На новом месте жизнь пошла по-другому. Очень скоро, навещая подругу на постоялом дворе, Двора-Лея с отвращением зажимала нос, пробираясь по усеянным отбросами, вонючим улицам Яффо.
– Как я не видела этого раньше, где были мои глаза и нос? – спрашивал она саму себя и не находила ответа. Возвращаясь домой, Двора-Лея каждый день мылась проточной водой из водопровода в своем доме.
– В чистом теле чистые мысли, – усмехался Лейзер и, вдохновленный сияющими глазами жены, частенько следовал ее примеру.
Как-то раз Артем вернулся домой в конце недели раньше обычного.
– Мне надо до начала субботы поговорить с Эфраимом, – объяснил он матери.
Хотя Тель-Авив населяли формально нерелигиозные люди, субботу в нем соблюдали. Перед началом сумерек Народный бульвар перегораживали железной цепью, чтобы запоздавшие дилижансы из Иерусалима и другие конные повозки не могли въехать. Речь не шла о религиозном рвении, к субботе в Тель-Авиве относились как к древнему красивому обычаю, освященному веками ревностного исполнения.
В одних домах женщины благословляли субботние свечи, другие их зажигали без благословения, в третьих вообще ничего не делали. Синагог не было, и они даже не значились на генеральном плане застройки. Но желающие молиться собирались в частных домах. В Тель-Авиве набралось два или три миньяна.
После ужина все жители, нарядно одетые, высыпали на бульвар. Здоровались, обменивались новостями за неделю и прогуливались. Четыреста метров в одну сторону, до сикоморы, растущей возле железной цепи, а затем четыреста метров в другую, до киоска Витмана. Киоск, разумеется, в субботу был закрыт, но газовый фонарь рядом с ним, первый газовый фонарь на Святой земле, ярко освещал гуляющих.
В доме Эфраима религиозные правила исполнялись с большой тщательностью, поэтому после зажигания свечей и до самого исхода субботы он не говорил о делах.
– Что ж там такое у тебя творится? – спросила Двора-Лея, удивленная столь ранним появлением сына.
Он всегда приезжал после полудня, и она ждала его с кипящим самоваром и свежим, только что из духовки, медовым пряником. Пряник пока существовал в виде теста, а к самовару она еще не прикасалась.
– Эфраим прислал пять новых рабочих, тейманцев[21]

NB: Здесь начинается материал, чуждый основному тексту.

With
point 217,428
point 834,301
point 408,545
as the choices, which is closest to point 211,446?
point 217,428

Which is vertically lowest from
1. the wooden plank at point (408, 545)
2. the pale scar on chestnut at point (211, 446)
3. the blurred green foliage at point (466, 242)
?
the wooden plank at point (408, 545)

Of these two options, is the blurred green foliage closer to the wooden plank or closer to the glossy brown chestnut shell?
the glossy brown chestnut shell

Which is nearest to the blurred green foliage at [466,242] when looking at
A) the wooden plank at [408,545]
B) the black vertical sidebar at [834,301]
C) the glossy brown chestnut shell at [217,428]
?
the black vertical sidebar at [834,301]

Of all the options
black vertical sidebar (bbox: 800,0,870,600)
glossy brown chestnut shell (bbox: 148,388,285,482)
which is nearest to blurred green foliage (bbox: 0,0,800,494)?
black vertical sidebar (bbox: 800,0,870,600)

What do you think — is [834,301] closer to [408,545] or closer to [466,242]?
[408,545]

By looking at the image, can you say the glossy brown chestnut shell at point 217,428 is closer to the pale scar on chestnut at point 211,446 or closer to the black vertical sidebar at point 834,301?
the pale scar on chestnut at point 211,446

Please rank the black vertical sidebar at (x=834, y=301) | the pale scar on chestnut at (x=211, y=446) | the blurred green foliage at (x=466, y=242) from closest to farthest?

. Хочет дать работу не арабам, а своим. Желание правильное, только мне с ними одно горе.– С евреями всегда непросто, – философски заметила Двора-Лея, сажая в духовку медовый пряник.

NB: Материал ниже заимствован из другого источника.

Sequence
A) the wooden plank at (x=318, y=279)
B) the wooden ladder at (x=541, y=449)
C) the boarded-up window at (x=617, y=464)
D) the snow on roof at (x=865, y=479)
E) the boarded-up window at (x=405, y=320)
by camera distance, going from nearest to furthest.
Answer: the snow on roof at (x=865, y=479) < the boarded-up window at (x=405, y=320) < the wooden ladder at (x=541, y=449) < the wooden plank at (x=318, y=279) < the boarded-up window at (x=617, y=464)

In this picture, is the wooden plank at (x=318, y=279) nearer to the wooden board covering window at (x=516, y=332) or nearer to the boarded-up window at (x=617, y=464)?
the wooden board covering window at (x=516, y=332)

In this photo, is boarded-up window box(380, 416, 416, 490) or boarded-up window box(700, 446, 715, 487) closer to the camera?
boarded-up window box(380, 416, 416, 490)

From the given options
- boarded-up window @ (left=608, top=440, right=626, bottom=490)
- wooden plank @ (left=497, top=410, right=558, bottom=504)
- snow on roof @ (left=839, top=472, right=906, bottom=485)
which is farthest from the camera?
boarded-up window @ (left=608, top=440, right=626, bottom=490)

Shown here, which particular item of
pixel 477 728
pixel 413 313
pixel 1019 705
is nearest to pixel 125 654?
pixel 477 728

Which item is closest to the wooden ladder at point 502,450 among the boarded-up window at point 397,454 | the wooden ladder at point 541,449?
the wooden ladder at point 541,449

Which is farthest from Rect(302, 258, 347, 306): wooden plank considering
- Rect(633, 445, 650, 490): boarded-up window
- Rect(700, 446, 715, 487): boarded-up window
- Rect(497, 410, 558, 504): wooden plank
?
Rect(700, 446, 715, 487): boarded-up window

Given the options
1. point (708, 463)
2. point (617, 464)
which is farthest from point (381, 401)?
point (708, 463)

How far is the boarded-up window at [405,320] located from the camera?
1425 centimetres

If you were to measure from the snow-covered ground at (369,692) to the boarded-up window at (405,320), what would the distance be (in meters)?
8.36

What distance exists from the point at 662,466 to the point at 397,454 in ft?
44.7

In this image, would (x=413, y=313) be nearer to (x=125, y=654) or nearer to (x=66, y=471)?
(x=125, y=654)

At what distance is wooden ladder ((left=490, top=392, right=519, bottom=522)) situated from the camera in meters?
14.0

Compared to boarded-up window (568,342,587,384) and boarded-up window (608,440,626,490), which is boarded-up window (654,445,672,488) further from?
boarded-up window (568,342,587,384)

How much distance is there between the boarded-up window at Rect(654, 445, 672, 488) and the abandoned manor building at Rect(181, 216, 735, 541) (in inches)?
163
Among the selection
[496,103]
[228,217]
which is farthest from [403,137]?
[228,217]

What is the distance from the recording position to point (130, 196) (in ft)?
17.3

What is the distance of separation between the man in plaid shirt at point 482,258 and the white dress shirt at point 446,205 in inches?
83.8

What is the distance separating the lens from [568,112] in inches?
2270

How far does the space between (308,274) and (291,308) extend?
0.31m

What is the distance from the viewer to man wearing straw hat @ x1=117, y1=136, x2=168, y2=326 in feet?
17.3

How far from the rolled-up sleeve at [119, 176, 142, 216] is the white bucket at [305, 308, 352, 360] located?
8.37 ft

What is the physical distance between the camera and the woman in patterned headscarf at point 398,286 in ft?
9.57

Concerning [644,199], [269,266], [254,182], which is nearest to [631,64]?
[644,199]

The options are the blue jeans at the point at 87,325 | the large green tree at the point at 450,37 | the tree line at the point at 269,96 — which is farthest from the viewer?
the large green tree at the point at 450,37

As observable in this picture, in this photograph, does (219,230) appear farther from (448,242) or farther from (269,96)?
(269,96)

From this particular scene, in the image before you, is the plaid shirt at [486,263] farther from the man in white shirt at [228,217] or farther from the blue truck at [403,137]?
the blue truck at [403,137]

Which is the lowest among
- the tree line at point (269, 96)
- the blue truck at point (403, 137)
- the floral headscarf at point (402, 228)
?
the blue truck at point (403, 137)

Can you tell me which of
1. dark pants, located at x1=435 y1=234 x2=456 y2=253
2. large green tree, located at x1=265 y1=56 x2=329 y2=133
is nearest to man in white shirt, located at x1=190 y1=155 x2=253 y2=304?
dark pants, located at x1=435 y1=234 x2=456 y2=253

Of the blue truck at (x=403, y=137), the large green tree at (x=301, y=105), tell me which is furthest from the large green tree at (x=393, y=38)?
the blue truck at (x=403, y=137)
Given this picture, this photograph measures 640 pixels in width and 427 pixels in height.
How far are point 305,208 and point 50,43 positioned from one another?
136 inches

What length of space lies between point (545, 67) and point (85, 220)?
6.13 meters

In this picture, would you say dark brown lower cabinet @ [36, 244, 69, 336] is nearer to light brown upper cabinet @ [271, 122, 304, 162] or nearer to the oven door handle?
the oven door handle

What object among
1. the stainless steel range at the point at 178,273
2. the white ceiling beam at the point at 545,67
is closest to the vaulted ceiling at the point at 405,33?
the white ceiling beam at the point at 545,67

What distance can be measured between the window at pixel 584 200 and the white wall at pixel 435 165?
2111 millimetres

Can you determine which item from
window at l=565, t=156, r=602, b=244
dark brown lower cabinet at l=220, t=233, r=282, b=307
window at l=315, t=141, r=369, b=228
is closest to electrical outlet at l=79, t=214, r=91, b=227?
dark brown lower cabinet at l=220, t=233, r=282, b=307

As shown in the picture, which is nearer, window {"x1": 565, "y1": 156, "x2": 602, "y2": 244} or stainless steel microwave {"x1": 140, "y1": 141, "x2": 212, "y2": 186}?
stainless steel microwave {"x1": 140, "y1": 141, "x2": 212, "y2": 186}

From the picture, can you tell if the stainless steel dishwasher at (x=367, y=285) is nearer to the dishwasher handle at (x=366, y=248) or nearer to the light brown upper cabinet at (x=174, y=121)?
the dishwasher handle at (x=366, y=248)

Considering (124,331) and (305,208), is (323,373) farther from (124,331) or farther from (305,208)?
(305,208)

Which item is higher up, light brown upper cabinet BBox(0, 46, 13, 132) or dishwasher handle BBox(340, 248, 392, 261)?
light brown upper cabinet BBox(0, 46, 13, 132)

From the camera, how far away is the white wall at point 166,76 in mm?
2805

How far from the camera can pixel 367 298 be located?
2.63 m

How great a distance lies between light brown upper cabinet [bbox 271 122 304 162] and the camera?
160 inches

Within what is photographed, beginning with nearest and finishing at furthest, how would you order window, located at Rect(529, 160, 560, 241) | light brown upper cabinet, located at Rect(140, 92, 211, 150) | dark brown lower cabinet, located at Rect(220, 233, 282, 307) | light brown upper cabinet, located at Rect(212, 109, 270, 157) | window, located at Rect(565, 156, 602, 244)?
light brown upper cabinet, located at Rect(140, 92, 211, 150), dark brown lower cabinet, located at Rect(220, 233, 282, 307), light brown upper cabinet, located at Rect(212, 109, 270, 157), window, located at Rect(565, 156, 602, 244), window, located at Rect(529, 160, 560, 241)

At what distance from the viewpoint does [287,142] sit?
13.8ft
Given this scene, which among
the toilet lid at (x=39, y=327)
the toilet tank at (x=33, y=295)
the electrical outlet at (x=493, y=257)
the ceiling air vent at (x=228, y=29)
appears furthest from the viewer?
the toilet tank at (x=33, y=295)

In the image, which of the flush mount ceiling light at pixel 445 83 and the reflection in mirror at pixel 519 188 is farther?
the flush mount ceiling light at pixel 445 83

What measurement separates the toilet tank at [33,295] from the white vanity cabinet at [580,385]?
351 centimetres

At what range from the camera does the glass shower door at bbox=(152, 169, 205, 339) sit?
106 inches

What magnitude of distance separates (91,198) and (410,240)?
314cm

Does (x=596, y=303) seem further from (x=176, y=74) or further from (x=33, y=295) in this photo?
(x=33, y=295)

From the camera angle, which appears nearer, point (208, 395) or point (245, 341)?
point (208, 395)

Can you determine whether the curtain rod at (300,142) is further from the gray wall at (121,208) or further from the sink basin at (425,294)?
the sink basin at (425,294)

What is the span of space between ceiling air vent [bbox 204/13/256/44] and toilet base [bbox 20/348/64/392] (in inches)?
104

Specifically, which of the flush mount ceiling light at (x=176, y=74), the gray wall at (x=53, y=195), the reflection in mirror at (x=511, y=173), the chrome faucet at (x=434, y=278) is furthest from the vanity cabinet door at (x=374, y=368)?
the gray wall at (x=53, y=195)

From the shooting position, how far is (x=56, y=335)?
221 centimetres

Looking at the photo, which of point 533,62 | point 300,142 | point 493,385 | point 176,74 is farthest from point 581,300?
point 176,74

– Ты права, – рассмеялся Артем. – И незадача именно в том, что они евреи. Представляешь, каждый обеденный перерыв они садятся под дерево и уминают целую гору апельсинов. Ну ладно, пару-тройку штук на человека, но они их едят без счета. А работают спустя рукава. Ты не поверишь, они съедают почти все, что успевают собрать. Первый раз я пропустил, на второй тоже. На третий не выдержал, подошел. «Что же вы делаете? – спрашиваю. – Написано в Торе, нельзя красть!» И знаешь, что они мне ответили? «Ах, Святая Земля, Святая Земля! Все тут для евреев. Ешь свежие фрукты, слушай слова Торы, ах, Святая Земля!»
Двора-Лея расхохоталась.
– Ну и что ты намерен предпринять?
– Да вот, поговорю с Эфраимом. Пусть забирает их обратно. Мне такие работнички не нужны.

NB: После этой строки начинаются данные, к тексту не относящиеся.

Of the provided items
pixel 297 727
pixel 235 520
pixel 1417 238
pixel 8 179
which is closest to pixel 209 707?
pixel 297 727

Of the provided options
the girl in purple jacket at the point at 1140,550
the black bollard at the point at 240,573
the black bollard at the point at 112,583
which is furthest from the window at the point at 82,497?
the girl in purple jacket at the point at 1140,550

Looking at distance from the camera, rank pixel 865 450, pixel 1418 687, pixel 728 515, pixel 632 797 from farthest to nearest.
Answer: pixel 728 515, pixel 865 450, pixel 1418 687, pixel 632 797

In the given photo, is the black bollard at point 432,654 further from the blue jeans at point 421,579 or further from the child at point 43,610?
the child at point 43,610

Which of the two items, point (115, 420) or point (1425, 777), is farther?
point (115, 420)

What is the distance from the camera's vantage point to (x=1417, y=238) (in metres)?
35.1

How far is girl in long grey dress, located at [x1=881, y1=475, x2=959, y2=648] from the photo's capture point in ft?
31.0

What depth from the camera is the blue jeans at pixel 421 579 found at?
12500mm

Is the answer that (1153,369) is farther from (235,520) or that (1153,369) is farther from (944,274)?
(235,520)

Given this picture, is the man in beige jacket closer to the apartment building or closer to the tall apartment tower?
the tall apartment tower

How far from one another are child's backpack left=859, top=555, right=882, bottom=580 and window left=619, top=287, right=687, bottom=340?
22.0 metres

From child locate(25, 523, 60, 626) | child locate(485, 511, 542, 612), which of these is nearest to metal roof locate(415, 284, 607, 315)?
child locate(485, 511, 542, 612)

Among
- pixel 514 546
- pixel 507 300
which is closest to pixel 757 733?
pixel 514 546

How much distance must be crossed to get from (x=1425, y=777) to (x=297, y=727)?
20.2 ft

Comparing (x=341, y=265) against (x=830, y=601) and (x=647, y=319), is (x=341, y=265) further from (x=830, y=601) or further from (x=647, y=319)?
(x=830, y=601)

– Неужели ты не сумеешь справиться? Вон с арабами как ловко все устроил.
– Мама, я не могу брать в оборот еврея с пейсами, который молится три раза в день и говорит благословение на каждый кусочек, который подносит ко рту. Но и смотреть спокойно на такое безобразие я не могу. Об этом и хочу поговорить с Эфраимом.
– Ладно, беги к нему прямо сейчас, пока пряник подойдет. А я зайду на минутку к ребецн Хае.
– На минутку, – хмыкнул Артем. – Смотри, не сожги пряник.
Силы небесные сыграли с Дворой-Леей свою игру. И хоть мудрый Лейзер не раз объяснял жене, как устроен механизм небесного воздаяния, но не зря написано в старых книгах: женщины малорассудительны. Наверное, не все и не всегда, но общее свойство, присущее большинству представительниц лучшей половины человечества, именно такое.